╭─ Records provided

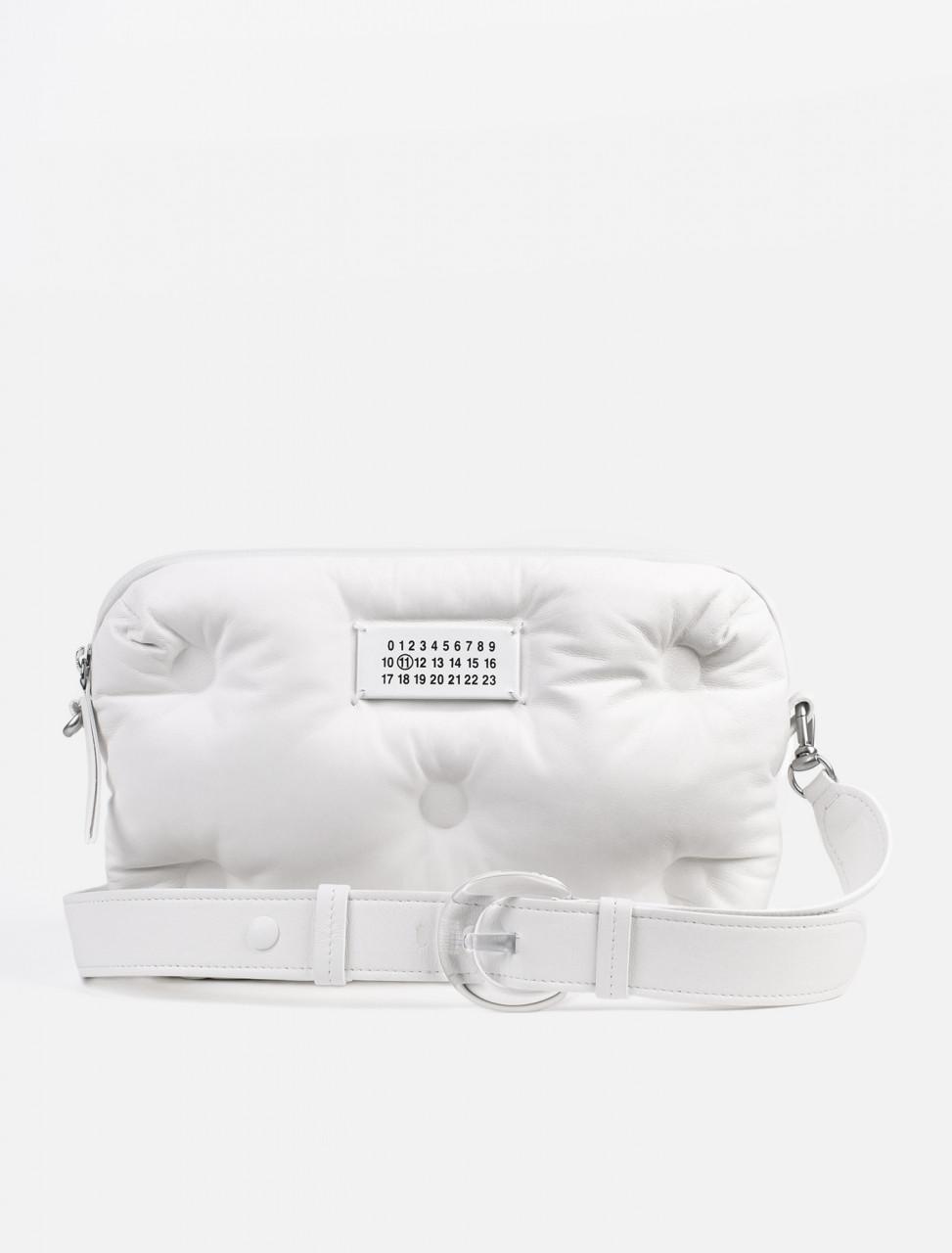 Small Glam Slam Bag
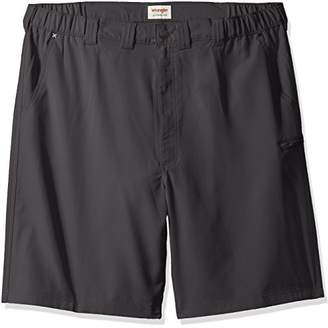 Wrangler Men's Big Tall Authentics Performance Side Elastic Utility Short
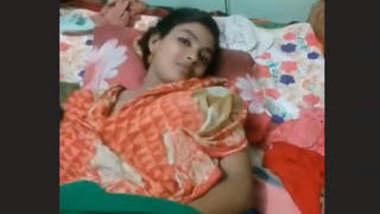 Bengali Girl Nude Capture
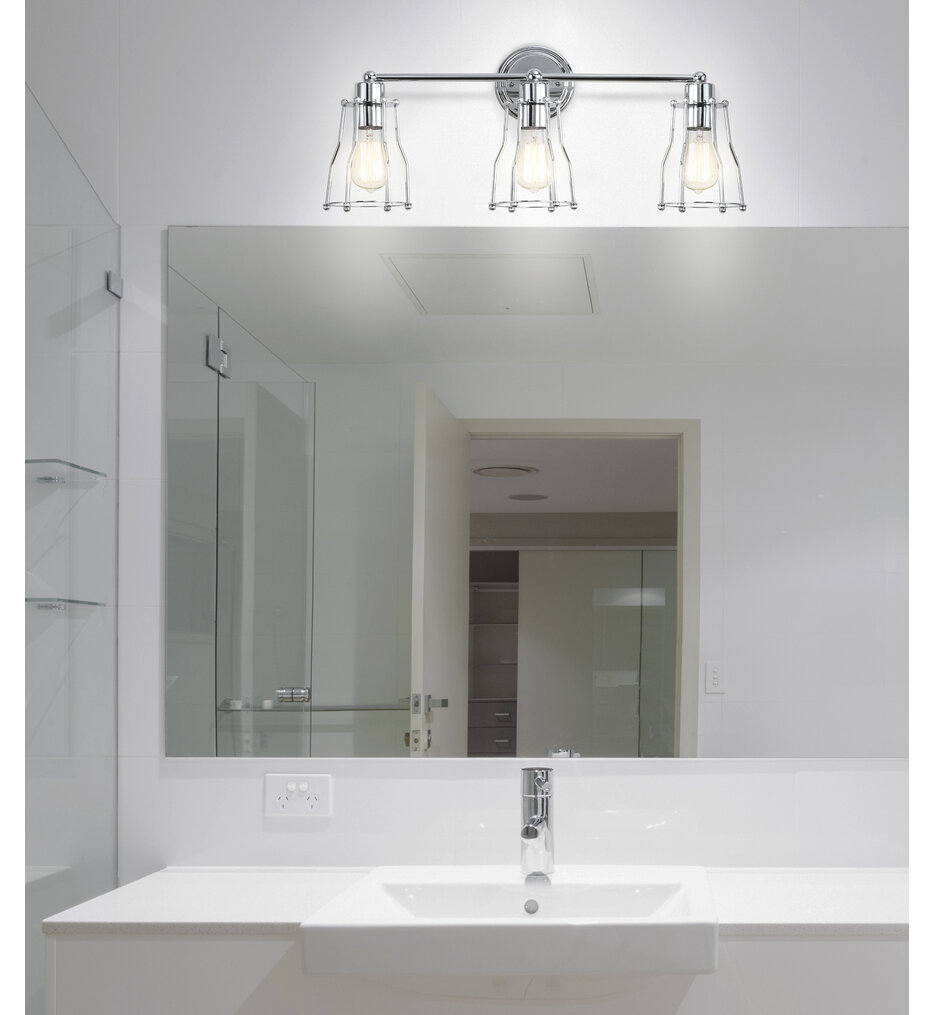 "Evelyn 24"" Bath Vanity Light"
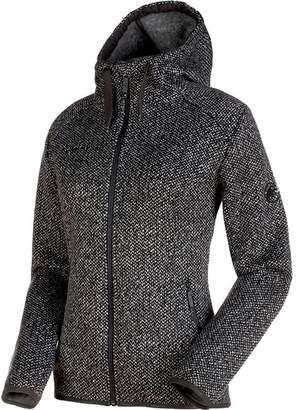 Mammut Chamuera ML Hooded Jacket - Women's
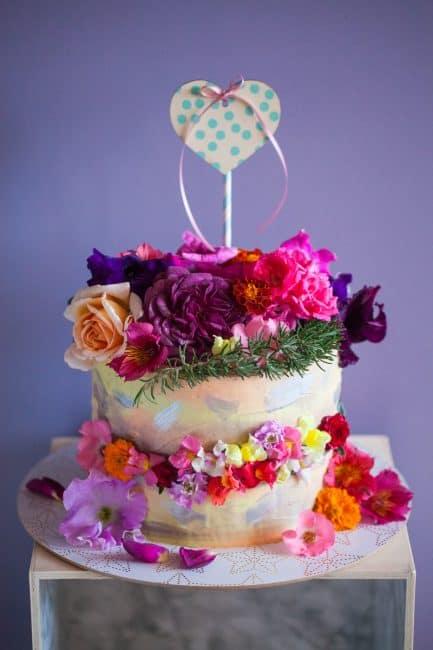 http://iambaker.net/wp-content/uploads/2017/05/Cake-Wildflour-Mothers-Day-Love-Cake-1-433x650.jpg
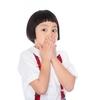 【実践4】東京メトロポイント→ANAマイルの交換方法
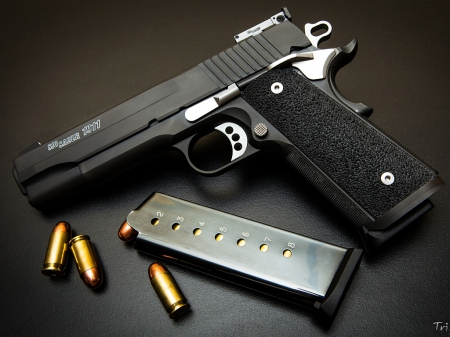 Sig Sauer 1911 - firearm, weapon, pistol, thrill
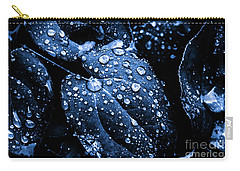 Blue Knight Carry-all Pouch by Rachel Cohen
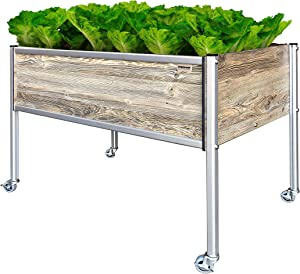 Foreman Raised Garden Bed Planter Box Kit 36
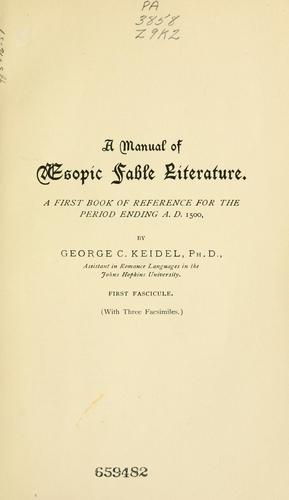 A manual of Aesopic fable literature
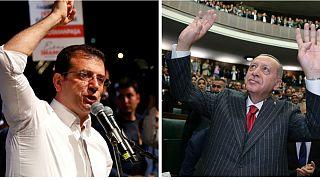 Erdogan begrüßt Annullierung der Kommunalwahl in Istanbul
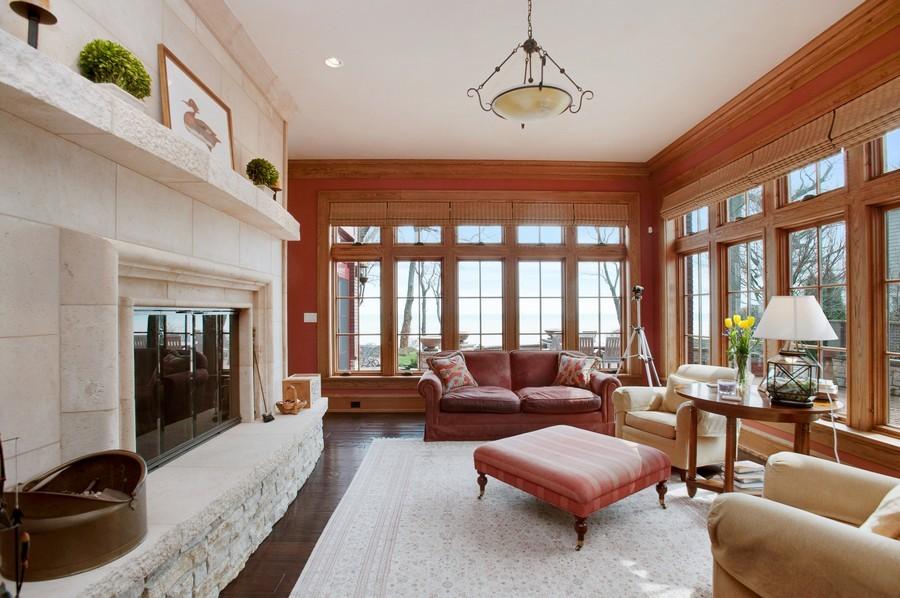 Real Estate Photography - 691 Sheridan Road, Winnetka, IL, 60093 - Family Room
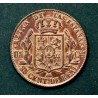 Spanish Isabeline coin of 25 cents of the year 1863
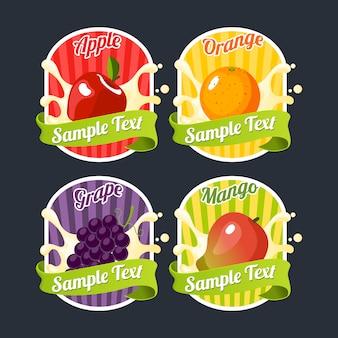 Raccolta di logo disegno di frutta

╰─

Task instructions:
Pictures are to be excluded; all other material must be transcribed exactly.

Written answer:
 Small Glam Slam Bag
 Wrangler Men's Big Tall Authentics Performance Side Elastic Utility Short
 Bengali Girl Nude Capture
 "Evelyn 24"" Bath Vanity Light"
 Mammut Chamuera ML Hooded Jacket - Women's
 http://iambaker.net/wp-content/uploads/2017/05/Cake-Wildflour-Mothers-Day-Love-Cake-1-433x650.jpg
 【実践4】東京メトロポイント→ANAマイルの交換方法
 Sig Sauer 1911 - firearm, weapon, pistol, thrill
 Blue Knight Carry-all Pouch by Rachel Cohen
 Foreman Raised Garden Bed Planter Box Kit 36
 A manual of Aesopic fable literature
 Erdogan begrüßt Annullierung der Kommunalwahl in Istanbul
 Real Estate Photography - 691 Sheridan Road, Winnetka, IL, 60093 - Family Room
 Spanish Isabeline coin of 25 cents of the year 1863
 Raccolta di logo disegno di frutta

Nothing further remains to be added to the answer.